SHORT TASK:
Copy the listing below word for word, from the line that contains "What distance from the camera" through the end of the listing, both ends included.

☆ ☆ ☆ ☆ ☆ ☆ ☆

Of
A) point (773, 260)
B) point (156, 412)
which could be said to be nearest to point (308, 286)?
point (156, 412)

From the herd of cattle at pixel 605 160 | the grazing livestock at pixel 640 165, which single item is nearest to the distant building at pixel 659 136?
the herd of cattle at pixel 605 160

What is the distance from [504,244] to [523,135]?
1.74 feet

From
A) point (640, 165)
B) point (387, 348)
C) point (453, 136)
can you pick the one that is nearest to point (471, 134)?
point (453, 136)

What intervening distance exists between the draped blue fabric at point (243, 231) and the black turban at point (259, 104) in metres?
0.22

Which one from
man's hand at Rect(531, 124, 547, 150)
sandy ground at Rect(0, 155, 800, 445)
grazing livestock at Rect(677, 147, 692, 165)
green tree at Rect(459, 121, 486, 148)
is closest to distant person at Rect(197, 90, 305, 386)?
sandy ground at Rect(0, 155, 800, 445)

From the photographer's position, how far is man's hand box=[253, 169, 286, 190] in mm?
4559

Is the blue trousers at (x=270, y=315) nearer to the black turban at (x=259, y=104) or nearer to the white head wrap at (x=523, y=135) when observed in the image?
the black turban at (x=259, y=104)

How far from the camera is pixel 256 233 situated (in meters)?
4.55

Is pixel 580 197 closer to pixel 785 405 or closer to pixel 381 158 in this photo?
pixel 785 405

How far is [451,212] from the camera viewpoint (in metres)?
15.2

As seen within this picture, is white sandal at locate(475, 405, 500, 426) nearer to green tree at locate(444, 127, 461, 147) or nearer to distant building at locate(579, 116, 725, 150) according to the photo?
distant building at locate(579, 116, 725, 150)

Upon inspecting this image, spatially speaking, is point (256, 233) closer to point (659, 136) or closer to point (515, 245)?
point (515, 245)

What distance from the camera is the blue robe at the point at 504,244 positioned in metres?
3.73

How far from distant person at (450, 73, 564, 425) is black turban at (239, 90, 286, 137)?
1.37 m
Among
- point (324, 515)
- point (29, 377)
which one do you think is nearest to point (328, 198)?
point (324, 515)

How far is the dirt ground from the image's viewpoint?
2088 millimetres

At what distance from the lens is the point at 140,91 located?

☆ ☆ ☆ ☆ ☆ ☆ ☆

ANSWER TO THE EXERCISE:
What distance from the camera is the blue robe at the point at 504,244 positioned in metres?
3.73

How far from distant person at (450, 73, 564, 425) is black turban at (239, 90, 286, 137)?
1.37 m
Among
- point (324, 515)
- point (29, 377)
which one do you think is nearest to point (328, 198)?
point (324, 515)

How far is the dirt ground from the image's viewpoint?
2088 millimetres

At what distance from the lens is the point at 140,91 located?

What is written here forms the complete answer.